**Task objective**
The result should be an exact copy of the lines from the one with "genus: Odocoileus" through the last line of the data below, both included.

**Saved data entries**
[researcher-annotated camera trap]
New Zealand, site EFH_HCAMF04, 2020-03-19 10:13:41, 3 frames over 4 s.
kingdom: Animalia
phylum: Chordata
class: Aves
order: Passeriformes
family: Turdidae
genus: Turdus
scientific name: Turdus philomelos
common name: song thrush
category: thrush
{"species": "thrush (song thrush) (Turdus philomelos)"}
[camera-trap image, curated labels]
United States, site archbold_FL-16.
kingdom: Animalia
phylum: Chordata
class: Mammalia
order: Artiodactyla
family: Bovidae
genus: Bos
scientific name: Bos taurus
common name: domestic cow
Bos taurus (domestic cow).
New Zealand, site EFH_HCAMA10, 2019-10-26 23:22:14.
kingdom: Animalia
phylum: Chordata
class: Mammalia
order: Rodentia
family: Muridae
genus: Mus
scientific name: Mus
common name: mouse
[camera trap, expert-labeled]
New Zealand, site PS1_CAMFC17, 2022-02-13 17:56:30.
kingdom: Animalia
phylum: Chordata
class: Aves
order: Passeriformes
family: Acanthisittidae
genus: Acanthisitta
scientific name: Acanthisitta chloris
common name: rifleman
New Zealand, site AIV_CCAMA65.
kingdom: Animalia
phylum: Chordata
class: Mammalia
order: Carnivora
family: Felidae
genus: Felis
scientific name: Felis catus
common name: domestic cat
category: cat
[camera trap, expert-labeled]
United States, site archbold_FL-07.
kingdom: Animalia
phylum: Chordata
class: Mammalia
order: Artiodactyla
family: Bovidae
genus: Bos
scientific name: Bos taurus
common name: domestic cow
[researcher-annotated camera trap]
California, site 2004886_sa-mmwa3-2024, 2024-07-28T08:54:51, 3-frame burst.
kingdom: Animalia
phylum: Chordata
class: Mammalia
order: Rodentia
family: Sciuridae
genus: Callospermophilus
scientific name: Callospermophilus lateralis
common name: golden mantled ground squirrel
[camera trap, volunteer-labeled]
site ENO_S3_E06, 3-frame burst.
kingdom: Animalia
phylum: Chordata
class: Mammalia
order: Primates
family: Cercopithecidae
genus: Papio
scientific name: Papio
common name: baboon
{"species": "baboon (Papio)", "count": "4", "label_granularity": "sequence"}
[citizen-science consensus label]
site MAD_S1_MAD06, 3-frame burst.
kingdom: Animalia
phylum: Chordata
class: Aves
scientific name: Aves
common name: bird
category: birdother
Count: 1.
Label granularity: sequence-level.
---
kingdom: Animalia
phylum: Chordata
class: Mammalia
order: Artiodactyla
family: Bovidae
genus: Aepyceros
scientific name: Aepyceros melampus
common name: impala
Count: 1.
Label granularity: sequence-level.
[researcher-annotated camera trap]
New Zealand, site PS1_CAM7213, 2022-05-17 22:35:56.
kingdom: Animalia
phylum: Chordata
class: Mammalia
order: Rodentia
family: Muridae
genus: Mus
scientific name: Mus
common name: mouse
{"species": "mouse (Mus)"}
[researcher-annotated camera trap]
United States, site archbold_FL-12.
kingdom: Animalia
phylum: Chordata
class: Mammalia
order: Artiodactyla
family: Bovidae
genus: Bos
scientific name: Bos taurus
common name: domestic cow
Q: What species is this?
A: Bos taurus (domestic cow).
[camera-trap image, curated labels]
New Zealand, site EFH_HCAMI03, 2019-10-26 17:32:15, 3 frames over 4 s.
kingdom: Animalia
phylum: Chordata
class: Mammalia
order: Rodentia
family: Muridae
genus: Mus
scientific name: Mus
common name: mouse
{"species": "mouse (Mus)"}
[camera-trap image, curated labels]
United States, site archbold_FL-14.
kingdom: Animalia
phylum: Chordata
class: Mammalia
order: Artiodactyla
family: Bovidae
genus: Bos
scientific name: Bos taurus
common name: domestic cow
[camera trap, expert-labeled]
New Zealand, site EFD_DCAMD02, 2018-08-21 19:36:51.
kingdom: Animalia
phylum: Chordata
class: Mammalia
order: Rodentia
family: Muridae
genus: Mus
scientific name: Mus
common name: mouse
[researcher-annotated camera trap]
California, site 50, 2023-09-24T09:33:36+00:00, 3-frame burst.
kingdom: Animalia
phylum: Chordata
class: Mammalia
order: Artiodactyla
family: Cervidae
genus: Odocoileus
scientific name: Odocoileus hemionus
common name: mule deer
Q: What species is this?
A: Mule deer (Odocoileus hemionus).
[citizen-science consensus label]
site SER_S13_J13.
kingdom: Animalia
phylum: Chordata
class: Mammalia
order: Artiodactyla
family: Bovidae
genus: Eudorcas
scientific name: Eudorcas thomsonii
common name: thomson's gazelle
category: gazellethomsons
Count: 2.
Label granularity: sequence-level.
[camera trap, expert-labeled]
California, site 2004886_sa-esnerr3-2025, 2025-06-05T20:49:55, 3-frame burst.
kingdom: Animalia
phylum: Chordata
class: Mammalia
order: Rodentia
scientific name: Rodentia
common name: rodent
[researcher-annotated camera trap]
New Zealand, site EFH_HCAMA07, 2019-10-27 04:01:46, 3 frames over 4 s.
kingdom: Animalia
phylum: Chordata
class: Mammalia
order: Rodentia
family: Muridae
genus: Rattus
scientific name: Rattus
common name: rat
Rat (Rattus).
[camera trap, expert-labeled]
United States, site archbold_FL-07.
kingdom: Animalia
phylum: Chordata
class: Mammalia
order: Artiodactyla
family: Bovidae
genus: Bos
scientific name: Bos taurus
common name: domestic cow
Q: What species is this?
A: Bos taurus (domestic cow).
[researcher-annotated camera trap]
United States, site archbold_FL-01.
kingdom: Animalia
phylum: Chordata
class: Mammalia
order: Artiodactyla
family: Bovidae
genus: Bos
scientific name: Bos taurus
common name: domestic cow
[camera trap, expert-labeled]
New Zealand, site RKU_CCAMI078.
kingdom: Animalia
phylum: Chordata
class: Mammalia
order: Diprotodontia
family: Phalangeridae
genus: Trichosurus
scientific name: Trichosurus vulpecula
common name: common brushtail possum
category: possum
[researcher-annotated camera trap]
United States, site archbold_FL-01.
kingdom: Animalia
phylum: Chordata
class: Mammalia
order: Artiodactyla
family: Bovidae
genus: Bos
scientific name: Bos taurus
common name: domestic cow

**Response**
genus: Odocoileus
scientific name: Odocoileus hemionus
common name: mule deer
Q: What species is this?
A: Mule deer (Odocoileus hemionus).
[citizen-science consensus label]
site SER_S13_J13.
kingdom: Animalia
phylum: Chordata
class: Mammalia
order: Artiodactyla
family: Bovidae
genus: Eudorcas
scientific name: Eudorcas thomsonii
common name: thomson's gazelle
category: gazellethomsons
Count: 2.
Label granularity: sequence-level.
[camera trap, expert-labeled]
California, site 2004886_sa-esnerr3-2025, 2025-06-05T20:49:55, 3-frame burst.
kingdom: Animalia
phylum: Chordata
class: Mammalia
order: Rodentia
scientific name: Rodentia
common name: rodent
[researcher-annotated camera trap]
New Zealand, site EFH_HCAMA07, 2019-10-27 04:01:46, 3 frames over 4 s.
kingdom: Animalia
phylum: Chordata
class: Mammalia
order: Rodentia
family: Muridae
genus: Rattus
scientific name: Rattus
common name: rat
Rat (Rattus).
[camera trap, expert-labeled]
United States, site archbold_FL-07.
kingdom: Animalia
phylum: Chordata
class: Mammalia
order: Artiodactyla
family: Bovidae
genus: Bos
scientific name: Bos taurus
common name: domestic cow
Q: What species is this?
A: Bos taurus (domestic cow).
[researcher-annotated camera trap]
United States, site archbold_FL-01.
kingdom: Animalia
phylum: Chordata
class: Mammalia
order: Artiodactyla
family: Bovidae
genus: Bos
scientific name: Bos taurus
common name: domestic cow
[camera trap, expert-labeled]
New Zealand, site RKU_CCAMI078.
kingdom: Animalia
phylum: Chordata
class: Mammalia
order: Diprotodontia
family: Phalangeridae
genus: Trichosurus
scientific name: Trichosurus vulpecula
common name: common brushtail possum
category: possum
[researcher-annotated camera trap]
United States, site archbold_FL-01.
kingdom: Animalia
phylum: Chordata
class: Mammalia
order: Artiodactyla
family: Bovidae
genus: Bos
scientific name: Bos taurus
common name: domestic cow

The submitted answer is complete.